◆ Task requirements: Of all the lines below, return only those starting with the line holding "Виндзорский стул. Windsor" and going on through the line holding "Розлучення через війну: як", exactly as written.
[[ Entries supplied, beginning ]]
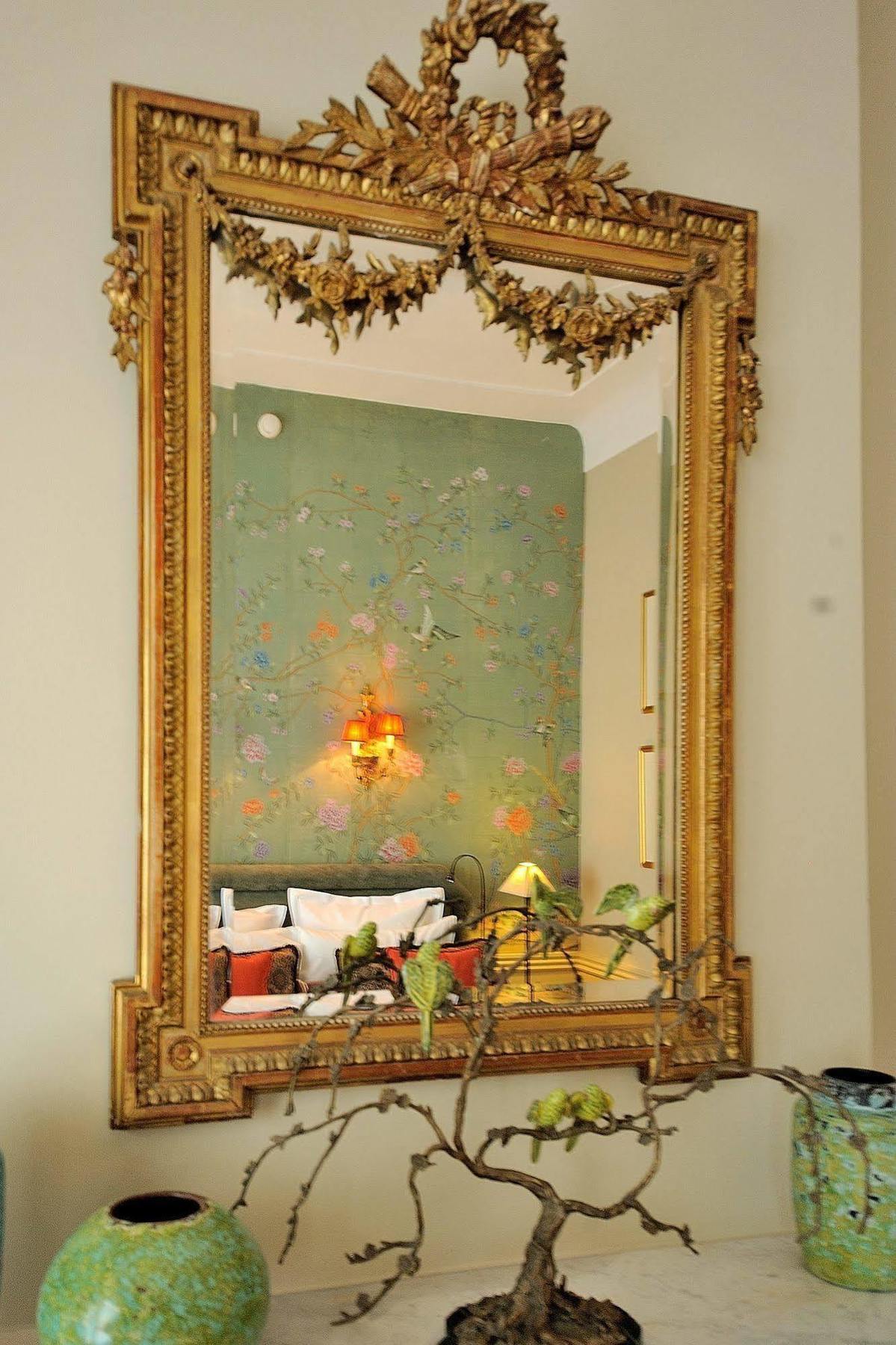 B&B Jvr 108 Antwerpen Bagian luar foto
[[ Entries supplied, end ]]
[[ Entries supplied, beginning ]]
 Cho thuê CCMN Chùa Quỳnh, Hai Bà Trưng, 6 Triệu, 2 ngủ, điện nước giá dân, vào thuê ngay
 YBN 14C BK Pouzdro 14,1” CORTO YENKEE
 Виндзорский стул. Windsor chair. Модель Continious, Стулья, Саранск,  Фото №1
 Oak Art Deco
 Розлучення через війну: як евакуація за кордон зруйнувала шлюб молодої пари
[[ Entries supplied, end ]]
◆ Answer below:
 Виндзорский стул. Windsor chair. Модель Continious, Стулья, Саранск,  Фото №1
 Oak Art Deco
 Розлучення через війну: як евакуація за кордон зруйнувала шлюб молодої пари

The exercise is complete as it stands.